__Document section__.
>> begin
Host to a sizable number of non-Arctic nations, the Arctic Council can play a key role in assisting regional and non-regional actors to coordinate their capacity building priorities and efforts with regard to enhanced search and rescue capabilities, rail connectivity, and maritime security. However, doing so requires it to be able to discuss defence and security issues because most of the capacity building initiatives, at least those related to infrastructure, tend to have dual usage. For example, increased rail connectivity in the Arctic will not only facilitate the faster transportation of goods but it will also allow for a smoother transportation of military equipments and personnel. Furthermore, regional organisations like the Arctic Council are best suited for capacity building efforts because they provide a space for both experimental undertakings and informal exchanges. As such, they can be used as both venues for states with little or no previous experiments of cooperation as well as “networks of effective action” and knowledge depositories for future capacity-building endeavours.27)
Unattainability of Exclusivity
Arctic states tend to be keen on minimising non-Arctic states participation in agenda setting practices pertaining to the Arctic governance. This desire for exclusivity, it must be noted, is indeed problematic28) not just because climate change is a transnational threat/problem but also because increased maritime activity in the Arctic will have consequences for the global economy. In an important sense, hence, it is unreasonable to insist on limiting participation to geographical proximity, and that venues such as The Arctic Security Forces Roundtable (ASFR) or the Arctic Chiefs of Defence (CHOD) forum, while useful, will most likely prove inadequate in articulating long-term solutions for the sustainable management of regional affairs.
>> end
__Stated exercise 1__.
In the text on Arctic governance, which two venues are called useful but likely inadequate for long-term solutions?
__Stated exercise 2__.
Write what comes next in the text on Arctic governance, picking up after its final sentence.
The items that come next have nothing to do with the text on Arctic governance.

__Data rows__.
>> begin
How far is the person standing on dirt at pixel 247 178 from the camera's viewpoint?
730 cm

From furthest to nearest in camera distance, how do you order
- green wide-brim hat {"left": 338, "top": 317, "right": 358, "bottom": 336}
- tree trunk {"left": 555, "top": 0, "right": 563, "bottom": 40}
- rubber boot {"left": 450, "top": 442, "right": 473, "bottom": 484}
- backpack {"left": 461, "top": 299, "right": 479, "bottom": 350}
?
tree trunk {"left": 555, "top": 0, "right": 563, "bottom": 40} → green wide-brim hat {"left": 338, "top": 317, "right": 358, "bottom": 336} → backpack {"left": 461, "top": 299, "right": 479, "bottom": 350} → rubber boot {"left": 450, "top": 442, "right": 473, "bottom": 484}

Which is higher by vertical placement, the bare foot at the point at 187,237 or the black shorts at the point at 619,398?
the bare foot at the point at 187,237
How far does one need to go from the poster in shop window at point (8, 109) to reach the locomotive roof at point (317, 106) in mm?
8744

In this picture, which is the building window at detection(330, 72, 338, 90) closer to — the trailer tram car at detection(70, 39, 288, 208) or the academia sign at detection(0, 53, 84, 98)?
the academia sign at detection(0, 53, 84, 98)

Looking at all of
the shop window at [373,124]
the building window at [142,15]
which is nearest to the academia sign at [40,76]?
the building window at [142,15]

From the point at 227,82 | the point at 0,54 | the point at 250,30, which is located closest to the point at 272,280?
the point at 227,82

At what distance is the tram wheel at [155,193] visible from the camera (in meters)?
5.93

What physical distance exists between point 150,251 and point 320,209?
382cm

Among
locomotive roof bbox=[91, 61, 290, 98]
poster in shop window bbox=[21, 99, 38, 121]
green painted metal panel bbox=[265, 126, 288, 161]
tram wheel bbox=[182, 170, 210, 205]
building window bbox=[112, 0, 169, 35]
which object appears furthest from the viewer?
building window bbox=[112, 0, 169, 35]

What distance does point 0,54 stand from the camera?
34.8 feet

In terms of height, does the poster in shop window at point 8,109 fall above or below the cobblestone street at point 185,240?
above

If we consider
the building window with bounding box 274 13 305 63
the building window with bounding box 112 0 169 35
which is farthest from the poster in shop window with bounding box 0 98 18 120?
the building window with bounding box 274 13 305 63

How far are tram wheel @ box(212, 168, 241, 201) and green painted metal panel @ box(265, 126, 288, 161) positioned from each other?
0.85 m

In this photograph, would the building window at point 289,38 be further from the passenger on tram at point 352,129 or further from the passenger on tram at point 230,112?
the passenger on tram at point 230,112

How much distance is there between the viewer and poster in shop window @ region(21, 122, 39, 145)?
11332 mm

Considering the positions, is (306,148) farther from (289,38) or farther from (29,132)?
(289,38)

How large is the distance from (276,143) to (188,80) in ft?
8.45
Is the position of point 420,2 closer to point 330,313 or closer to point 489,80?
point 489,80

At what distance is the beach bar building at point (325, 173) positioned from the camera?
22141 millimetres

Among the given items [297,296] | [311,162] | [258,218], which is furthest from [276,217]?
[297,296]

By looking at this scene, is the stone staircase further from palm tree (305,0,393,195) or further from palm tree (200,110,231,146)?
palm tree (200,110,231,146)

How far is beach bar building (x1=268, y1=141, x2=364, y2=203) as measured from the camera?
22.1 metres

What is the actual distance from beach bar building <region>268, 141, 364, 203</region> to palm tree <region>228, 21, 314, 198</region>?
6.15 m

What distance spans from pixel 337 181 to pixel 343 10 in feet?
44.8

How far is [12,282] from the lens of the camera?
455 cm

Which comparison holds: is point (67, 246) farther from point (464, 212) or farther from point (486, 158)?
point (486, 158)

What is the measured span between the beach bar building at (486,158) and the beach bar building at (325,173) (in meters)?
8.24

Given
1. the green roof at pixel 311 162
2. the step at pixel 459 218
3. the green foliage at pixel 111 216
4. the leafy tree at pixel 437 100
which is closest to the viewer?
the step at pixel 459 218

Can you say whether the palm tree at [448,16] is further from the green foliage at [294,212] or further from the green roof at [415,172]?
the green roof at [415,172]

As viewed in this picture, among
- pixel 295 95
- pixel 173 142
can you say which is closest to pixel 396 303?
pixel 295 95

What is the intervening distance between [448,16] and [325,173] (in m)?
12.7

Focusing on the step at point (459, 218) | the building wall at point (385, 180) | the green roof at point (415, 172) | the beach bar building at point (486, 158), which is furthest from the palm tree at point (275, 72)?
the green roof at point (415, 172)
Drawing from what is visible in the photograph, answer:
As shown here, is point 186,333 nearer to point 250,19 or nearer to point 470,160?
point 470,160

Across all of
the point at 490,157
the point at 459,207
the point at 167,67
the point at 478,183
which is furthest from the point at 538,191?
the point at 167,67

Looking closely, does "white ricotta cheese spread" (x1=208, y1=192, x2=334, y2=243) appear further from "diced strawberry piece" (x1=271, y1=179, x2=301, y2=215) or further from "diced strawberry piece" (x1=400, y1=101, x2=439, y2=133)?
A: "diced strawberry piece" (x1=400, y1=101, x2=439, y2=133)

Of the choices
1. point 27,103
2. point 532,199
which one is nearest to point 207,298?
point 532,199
>> end
__Output 1__.
The Arctic Security Forces Roundtable (ASFR) and the Arctic Chiefs of Defence (CHOD) forum.

__Output 2__.
If climate change is a transitional issue in need of international cooperation,29) and if foreign investment and knowhow is sought after for sustainable development of the Arctic30) it is hard to see how non-Arctic states can be justifiably excluded from governance discussions in the Arctic. As the region becomes more accessible and more integrated with the outside world, it is, put simply, inevitable that more states with no territory in the region will seek to have a say over the course and/or direction of regional affairs. Resisting such calls will not just create unnecessary tensions but also incentivises the excluded parties to put their weights behind non-regional organisations and set up alternative groupings. This is clearly evident in China, Japan and South Korea calls for involvement of international organisations like the UN and IMO in discussing Arctic affairs as well as their establishment of what could be dubbed as a Northeast Asian Arctic Club.31)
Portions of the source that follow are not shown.